On the plus side of these study results, the “how many developers” question can be re-framed like this: only 43 of the 260 developers whom the researchers approached took up the job. That’s only 16.5%, and Naked Security’s Mark Stockley thinks that’s a good thing:
It’s reassuring that so few developers were prepared to take this on. Perhaps, instead of criticising the small number of developers prepared to work down to a price instead of up to a standard, we should applaud the silent majority that seem to have rejected an undeliverable brief out of hand.

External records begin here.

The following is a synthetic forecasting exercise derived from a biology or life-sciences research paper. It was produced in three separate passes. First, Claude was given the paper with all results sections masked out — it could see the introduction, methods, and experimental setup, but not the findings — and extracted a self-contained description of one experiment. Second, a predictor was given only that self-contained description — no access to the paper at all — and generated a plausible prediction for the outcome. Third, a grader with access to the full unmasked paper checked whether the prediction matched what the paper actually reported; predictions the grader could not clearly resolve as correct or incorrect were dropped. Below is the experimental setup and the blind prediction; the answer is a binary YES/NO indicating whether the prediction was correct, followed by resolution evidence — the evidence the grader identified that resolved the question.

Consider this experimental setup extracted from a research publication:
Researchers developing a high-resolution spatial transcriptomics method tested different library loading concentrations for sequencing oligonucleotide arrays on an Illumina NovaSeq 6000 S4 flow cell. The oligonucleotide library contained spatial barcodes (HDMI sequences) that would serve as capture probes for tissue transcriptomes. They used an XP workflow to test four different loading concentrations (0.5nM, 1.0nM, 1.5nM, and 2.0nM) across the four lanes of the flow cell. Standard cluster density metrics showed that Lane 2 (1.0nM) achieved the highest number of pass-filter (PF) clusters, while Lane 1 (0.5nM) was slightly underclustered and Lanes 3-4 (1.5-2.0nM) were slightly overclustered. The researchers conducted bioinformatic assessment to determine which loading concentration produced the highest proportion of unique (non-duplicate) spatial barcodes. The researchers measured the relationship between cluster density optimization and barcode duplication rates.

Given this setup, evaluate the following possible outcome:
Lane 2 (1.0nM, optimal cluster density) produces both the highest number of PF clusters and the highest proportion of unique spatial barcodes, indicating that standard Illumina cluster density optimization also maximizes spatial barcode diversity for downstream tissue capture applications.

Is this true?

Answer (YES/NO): NO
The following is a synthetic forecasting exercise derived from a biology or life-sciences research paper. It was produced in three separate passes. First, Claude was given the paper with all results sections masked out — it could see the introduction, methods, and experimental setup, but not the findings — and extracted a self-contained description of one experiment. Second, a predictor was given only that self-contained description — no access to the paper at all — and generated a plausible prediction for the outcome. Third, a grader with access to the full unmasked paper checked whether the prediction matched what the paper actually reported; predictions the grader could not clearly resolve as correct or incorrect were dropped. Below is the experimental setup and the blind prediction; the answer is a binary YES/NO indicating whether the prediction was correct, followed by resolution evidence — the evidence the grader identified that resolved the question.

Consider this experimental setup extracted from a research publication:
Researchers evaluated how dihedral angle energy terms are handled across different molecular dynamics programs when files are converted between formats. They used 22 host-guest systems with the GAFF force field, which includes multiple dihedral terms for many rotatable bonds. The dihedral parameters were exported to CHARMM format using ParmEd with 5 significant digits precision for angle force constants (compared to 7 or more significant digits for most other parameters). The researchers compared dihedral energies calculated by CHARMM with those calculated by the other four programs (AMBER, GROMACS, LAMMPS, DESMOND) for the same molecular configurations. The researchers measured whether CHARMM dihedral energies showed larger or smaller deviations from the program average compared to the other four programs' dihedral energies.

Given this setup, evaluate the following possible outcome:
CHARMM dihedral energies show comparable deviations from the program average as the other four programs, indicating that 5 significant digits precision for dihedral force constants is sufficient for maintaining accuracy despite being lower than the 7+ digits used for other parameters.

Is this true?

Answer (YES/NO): NO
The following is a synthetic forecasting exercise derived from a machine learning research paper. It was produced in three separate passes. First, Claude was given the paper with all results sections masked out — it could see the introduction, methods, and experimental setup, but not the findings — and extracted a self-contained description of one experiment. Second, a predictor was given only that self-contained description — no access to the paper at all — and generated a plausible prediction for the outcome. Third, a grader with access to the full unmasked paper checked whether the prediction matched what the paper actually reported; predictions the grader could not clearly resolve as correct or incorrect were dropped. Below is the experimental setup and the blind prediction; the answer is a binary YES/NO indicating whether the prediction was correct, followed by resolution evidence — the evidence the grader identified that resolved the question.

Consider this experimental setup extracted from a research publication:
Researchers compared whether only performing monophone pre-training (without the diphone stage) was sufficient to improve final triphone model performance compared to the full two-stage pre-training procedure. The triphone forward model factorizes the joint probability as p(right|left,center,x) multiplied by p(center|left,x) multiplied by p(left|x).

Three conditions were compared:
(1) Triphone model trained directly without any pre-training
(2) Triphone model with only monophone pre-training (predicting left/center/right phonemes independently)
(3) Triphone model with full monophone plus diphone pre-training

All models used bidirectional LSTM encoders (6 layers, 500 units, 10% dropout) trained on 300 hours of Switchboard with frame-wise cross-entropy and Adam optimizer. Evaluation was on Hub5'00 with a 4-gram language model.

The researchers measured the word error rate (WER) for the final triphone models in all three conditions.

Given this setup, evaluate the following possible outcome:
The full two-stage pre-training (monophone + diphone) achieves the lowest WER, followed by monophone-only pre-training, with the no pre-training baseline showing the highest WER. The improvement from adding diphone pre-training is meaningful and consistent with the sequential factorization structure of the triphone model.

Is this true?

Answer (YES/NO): NO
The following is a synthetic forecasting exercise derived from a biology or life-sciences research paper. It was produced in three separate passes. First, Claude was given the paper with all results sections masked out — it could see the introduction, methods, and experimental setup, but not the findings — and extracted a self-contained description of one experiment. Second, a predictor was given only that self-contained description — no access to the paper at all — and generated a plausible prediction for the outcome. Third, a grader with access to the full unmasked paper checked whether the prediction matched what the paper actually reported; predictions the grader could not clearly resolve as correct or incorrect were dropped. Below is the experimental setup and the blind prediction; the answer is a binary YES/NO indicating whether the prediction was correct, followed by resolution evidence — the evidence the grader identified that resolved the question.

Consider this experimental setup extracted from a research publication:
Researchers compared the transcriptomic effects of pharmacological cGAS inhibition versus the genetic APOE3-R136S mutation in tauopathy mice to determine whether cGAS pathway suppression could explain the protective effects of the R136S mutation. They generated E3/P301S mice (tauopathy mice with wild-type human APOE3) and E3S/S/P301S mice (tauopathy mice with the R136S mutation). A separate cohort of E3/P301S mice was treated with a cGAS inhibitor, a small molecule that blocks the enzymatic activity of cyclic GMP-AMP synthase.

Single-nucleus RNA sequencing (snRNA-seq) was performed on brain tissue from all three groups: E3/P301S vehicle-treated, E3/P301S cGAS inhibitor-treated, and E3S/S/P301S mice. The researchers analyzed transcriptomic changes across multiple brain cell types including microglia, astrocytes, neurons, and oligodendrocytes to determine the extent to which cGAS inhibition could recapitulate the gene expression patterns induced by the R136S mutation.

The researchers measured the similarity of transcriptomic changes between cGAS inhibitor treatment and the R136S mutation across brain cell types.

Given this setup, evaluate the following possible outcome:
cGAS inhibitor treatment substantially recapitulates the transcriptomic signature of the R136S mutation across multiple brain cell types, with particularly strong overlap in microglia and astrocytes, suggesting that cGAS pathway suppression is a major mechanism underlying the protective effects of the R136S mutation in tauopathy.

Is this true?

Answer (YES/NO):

That said, the research should act as a reminder to buyers that security rarely happens by accident: you have to make it important in your projects. It should also serve as a reminder to developers that clients often don’t know what to ask for, so if they don’t raise the issue of security with you, you need to speak up.
It’s as reasonable to assume that the 83.5% of coders who ignored the job realized that it was a security disaster and therefore that most coders have both knowledge and scruples, as it is to draw inferences from the desperate 16.5% who were prepared to do days of coding for $112.
For what it’s worth, the researchers wound up paying all the participants €200, in order to be fair.